Qui était l’âme forte ?
« Catina. Elle n’avait pas étudié mais… regardez… je vous montre…»
Cette carte qu’elle a écrite en 1906 à son fiancé, est rédigée en lettres grecques (afin que les parents ne puissent la lire). Elle commença à prendre en charge la famille à 16 ans, car notre grand-mère tomba malade. Après la guerre ce fut elle l’âme de l’hôtel « Albergo Centrale ». La structure était dotée des premières toilettes réalisées à Moena, avec wc et elle fut ouverte en 1925. L’Hôtel attira immédiatement une clientèle de grande qualité. La plupart des clients venaient de Trieste. Un frère de maman et de Catina avait ouvert un magasin de meubles dans cette ville, qui jouissait d’un grand succès. Plus tard notre oncle Antonio Facchina ouvrit, avec mon père, Gaetano Zenti, une usine de meubles ici aussi à Moena en 1923. Mon père avait acheté le premier camion de la vallée et il transportait les meubles de Moena à Trieste. Au retour le camion portait jusqu’à la vallée les bagages des hôtes de l’hôtel de la famille. Il est difficile d’arrêter Carla qui est plongée dans son récit avec toute son âme (et son amour très profond pour les « racines »).
« Il s’agissait de touristes d’un certain rang social. Le « Centrale » a beaucoup travaillé grâce à Domenico, le fils de Catina qui avait fréquenté l’université à Trieste.
Là-bas il s’était inscrit à la FUCI (Fédération des Universitaires Catholiques Italiens) et le « Centrale » devint un peu la centrale des membres italiens de la FUCI ».
« Ce fut donc Catina le véritable initiateur de vote dynastie d’hôteliers. »
« Une femme douée d’un grand activisme. Une autre soeur de ma mère, Maddalena, surnommée Nenòla, vers 1928 avait acheté un petit bistrot, l’Osteria del Tamburòn, et l’avait transformée en l’Albergo Posta. Elle était différente de Catina et de ma mère Giustina qui avaient toujours essayé de se qualifier socialement. Par exemple elles ne nous avaient jamais permis à nous leurs enfants, de sortir avec les sabots aux pieds. Nenòla resta plus ordinaire et l’hôtel fut toujours extrêmement modeste. Ma tante était très sympathique et elle taquinait toujours ma mère : « L’è na siora, la mete el ciapèl » (C’est une dame, elle porte le chapeau).»

■ Enregistrements conservés ■
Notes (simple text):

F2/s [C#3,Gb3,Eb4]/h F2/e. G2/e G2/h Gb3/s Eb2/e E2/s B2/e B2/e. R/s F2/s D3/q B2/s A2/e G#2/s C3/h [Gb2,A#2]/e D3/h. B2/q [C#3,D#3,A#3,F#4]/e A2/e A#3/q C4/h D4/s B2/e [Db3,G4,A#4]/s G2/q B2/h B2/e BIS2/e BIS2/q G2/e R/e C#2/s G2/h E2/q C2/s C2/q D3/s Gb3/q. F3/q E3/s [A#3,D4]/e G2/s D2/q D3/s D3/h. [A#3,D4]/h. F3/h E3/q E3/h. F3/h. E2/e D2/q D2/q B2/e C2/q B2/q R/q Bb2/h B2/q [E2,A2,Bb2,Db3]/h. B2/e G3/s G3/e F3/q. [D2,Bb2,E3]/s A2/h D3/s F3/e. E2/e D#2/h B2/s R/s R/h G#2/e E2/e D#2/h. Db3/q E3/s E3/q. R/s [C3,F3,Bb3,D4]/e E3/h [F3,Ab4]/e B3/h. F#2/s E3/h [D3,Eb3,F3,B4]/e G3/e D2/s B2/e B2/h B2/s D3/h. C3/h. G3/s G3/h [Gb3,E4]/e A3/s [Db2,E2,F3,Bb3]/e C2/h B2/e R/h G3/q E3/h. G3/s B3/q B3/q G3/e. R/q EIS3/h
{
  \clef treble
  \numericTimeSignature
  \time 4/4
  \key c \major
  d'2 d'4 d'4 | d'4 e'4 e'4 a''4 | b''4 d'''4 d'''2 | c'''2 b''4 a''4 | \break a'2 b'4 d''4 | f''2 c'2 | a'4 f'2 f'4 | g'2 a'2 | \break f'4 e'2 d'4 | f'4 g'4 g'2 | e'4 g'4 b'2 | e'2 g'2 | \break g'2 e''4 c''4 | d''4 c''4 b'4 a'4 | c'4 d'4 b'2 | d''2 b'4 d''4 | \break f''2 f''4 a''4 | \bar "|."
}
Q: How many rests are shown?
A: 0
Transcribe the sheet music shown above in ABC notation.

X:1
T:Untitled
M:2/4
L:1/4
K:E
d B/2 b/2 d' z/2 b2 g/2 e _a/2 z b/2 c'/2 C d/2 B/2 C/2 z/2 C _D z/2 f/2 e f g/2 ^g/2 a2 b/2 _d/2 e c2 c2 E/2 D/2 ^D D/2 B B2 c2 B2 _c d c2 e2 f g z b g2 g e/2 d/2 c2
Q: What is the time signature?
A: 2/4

■ Tâches à réaliser ■
(a) Signalez chaque ligne des enregistrements contenant le mot « shown » en la recopiant.
(b) Poursuivez l'extrait sur les hôteliers de Moena à partir de sa dernière phrase.
Ces enregistrements n'ont aucun lien avec l'extrait sur les hôteliers de Moena.

■ Réponses par tâche ■
(a)
Q: How many rests are shown?
Transcribe the sheet music shown above in ABC notation.

(b)
« C’est Giustina votre mère ? »
« Une très belle femme, très élégante. On l’appelait la Schònheit de Moena. Elle se maria avec mon père, Gaetano Zenti, qui fut le brigadier-chef des gendarmes envoyé par l’Italie dans la vallée, après la guerre, pour remplacer la police autrichienne. Il était véronais. Une personne exceptionnelle, surtout pour sa culture, d’autodidacte, et sa spiritualité. Je dirais un saint homme. Il quitta l’armée et pendant un certain temps il travailla à Trieste avec mon oncle. En 1923 il fit retour à Moena où il mit sur pieds l’usine de meubles. En 1932, avec ma mère, ils inaugurèrent l’Hôtel Moena. Le capital avait en grande partie été constitué grâce à des prêts. Vous savez, mon père avait 13 frères et soeurs, très unis entre eux. La veuve d’un de ses frères lui prêta 70.000 lires, d’autres sommes furent prêtées par d’autres frères ».
Madame Carla est un torrent tumultueux, où l’eau dévale continuellement. Avec le sourire sur les lèvres.
« Quel type de tourisme connut Moena entre les deux guerres ? »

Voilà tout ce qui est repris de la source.